When a node in the wait queue is awakened, the thread that awakened the node attempts to obtain synchronization status. If the waiting thread is interrupted instead of being awakened by another thread calling the conditional.signal () method, InterruptedException is thrown.
From the perspective of queues, the current thread joins the Condition’s waiting queue, as shown in Figure 5-11.
As shown in the figure, the first node of the synchronous queue does not join the wait queue directly, but instead constructs the current thread as a new node and adds it to the wait queue using the addConditionWaiter() method.
3, notifications,
Calling the signal() method of Condition wakes up the node that has waited the longest in the wait queue (the first node) and moves the node to the synchronization queue before waking it up.

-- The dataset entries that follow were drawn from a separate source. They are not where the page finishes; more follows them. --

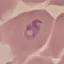

malaria status = parasitized
image type = automatically extracted cell patch, resized to 64 × 64 pixels
preparation = thin smear
capture = smartphone camera at the microscope eyepiece
stain = Giemsa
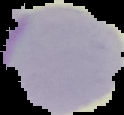 The area outside the segmented cell region is set to black. Image is 124×115 pixels. From a thin blood smear. Result: negative for Plasmodium parasites.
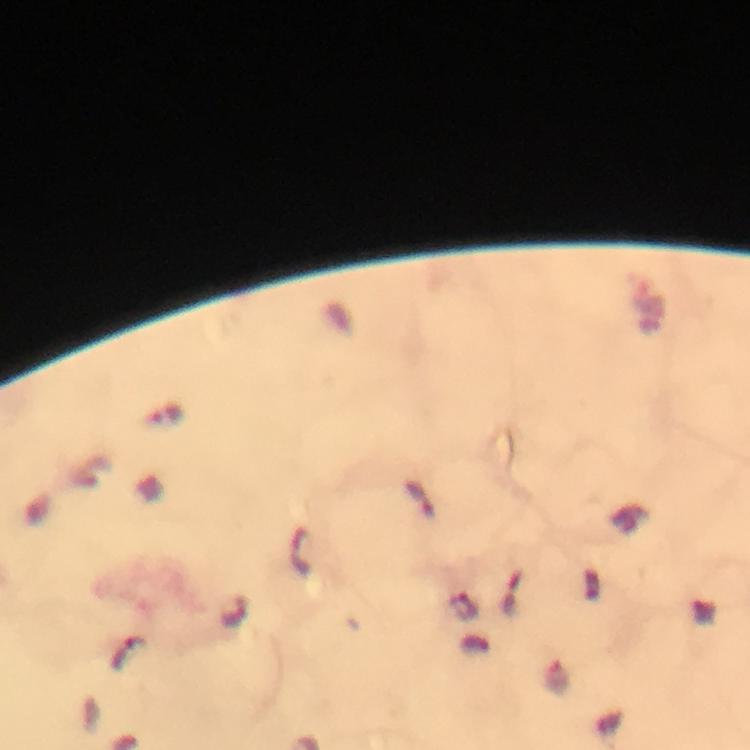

The signal() method for Condition is shown in Listing 5-23.
public final void signal() {//isHeldExclusively() AQS subclass implementationif(! isHeldExclusively()) throw new IllegalMonitorStateException(); Node first = firstWaiter;if(first ! = null)doSignal(first);
}
Copy the code
The precondition for calling this method is that the current thread must have acquired the lock, and you can see that the signal() method does an isHeldExclusively() check that the current thread must be the one that acquired the lock. It then gets the head node of the wait queue, moves it to the synchronization queue and wakes up the thread in the node using LockSupport.
Figure 5-12 shows the process of moving a node from the wait queue to the synchronization queue.
The awakened thread exits from the while loop in the await() method (isOnSyncQueue(Node Node) method returns true, the Node is already in the synchronization queue) and calls the synchronizer’s acquireQueued() method to join the race to get the synchronization state.
After successfully obtaining the synchronization state (or lock), the awakened thread will return from the await() method called earlier, at which point it has successfully obtained the lock.
Condition’s signalAll() method is equivalent to executing signal() once for each node in the wait queue. The effect is to move all nodes in the wait queue to the synchronous queue and wake up the thread of each node.